America’s current economic woes are eliciting comparisons to the 1980s — another era with sky-high inflation, rising interest rates and jittery financial markets, not to mention a taste for heavy eye makeup.
But most Americans today are far worse financially than they were three decades ago, according to a new analysis from the Congressional Budget Office.
In 1989, the year “The Simpsons” first went on the air, the poorest 50% of Americans held 4% of the nation’s total wealth. Thirty years later, their share of wealth has shrunk to 2%, the CBO found. As for the middle and upper-middle-class — households between 50% and 90% of the income distribution — their piece of the pie over shrank from one-third three decades ago to 26% in 2019.
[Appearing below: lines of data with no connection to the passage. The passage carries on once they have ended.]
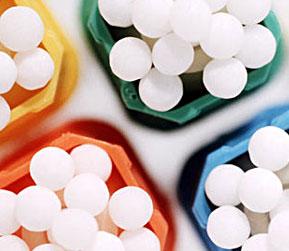 Remedii homeopate: trateaza afectiuni cronice dar si acute, stimuleaza imunitatea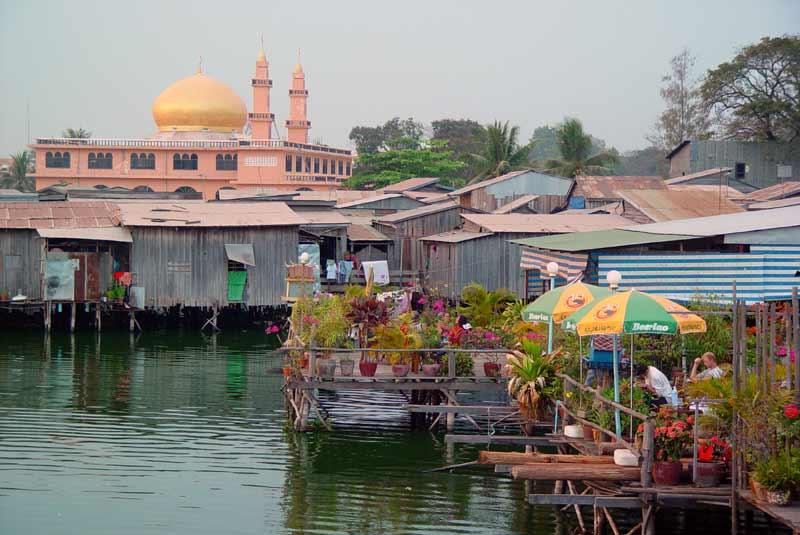 Le lac Boeung kak. ( Phnom Penh ) C36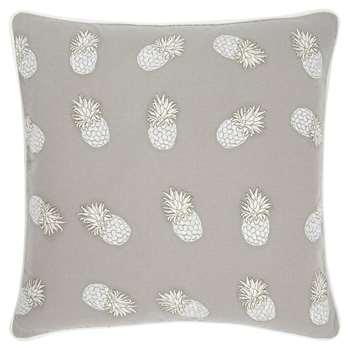 Elizabeth Scarlett - Ananas Cushion - Cloud (H45 x W45cm)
By contrast, the top 10% of income-earners have increased their take and now hold two-thirds of total wealth in the U.S., with most of the gains concentrated among the top 1%.
Another way to think of it: The 3 million people who make up the wealthiest 1% of Americans are collectively worth more than the 291 million that make up the bottom 90%. The disparity would be even more stark if the report only counted marketable wealth and ignored the benefits of defined-benefit payments, such as pension plans or Social Security, the CBO noted.
The report was requested by Senator Bernie Sanders, a Vermont independent who made rising inequality the centerpiece of his two presidential campaigns.
“We are living in a society where the people on top, the billionaire class, is doing phenomenally well, and working people are falling further and further behind,” Sanders told CBS Mornings.
“There has been a massive redistribution of wealth in the last 50 years,” he added. “We’re talking about trillions of dollars going to the 1% while the working and middle class become poor.”
The nation’s shifting financial fortunes underscore the deep structural changes in the economy since the U.S. loosened trade, largely eliminated pensions, cut higher-education funding and saw union membership drop to historic lows.
Home equity, long a springboard for working-class people to achieve upward mobility, played a relatively small role for the wealthiest, according to the CBO. Instead, the largest contributor to upper-echelon wealth was business equity, investment real estate, financial securities and inheritance trusts, the CBO found.
For Americans in the the 51st-to-90th percentile by income, retirement funds such as 401(k)s or IRA plans steadily increased as a portion of wealth since 1989.
For the poorest half, meanwhile, wealth stagnated between 1989 and 2007 and plummeted during the Great Recession, which wiped out trillions in home equity. Since the housing crash, the poorest 25% has also fallen deeper into debt. Today, the 30 million families in the lowest rung are each worth less than $18,000, with most having a negative net worth, meaning they owe more in debt than they have in assets.
Largest form of debt: Student loans
Thirty years ago, most poorer Americans’ debt consisted of mortgages and car loans. Since 2016, however, student loans have emerged as their biggest source of debt.
To be sure, the overall wealth of the nation has increased fivefold since the late 1980s. In terms of raw numbers, the poorest half has more than they did the year the Berlin Wall came down.
But that increase hasn’t translated into a higher standard of living for America’s poorest. An analysis released Wednesday by the Financial Times finds that while the U.S. and U.K. have some enormously wealthy people, the poorest Americans are worse off than their European counterparts, with a lower standard of living than their peers in Belgium, Denmark, France, Ireland or Germany.
“The rich in the U.S. are exceptionally rich — the top 10% have the highest top-decile disposable incomes in the world,” the FT wrote. “But the bottom decile struggle by with a standard of living that is worse than the poorest in 14 European countries including Slovenia.”
“Essentially, U.S. & U.K. are poor societies with some very rich people,” the FT said.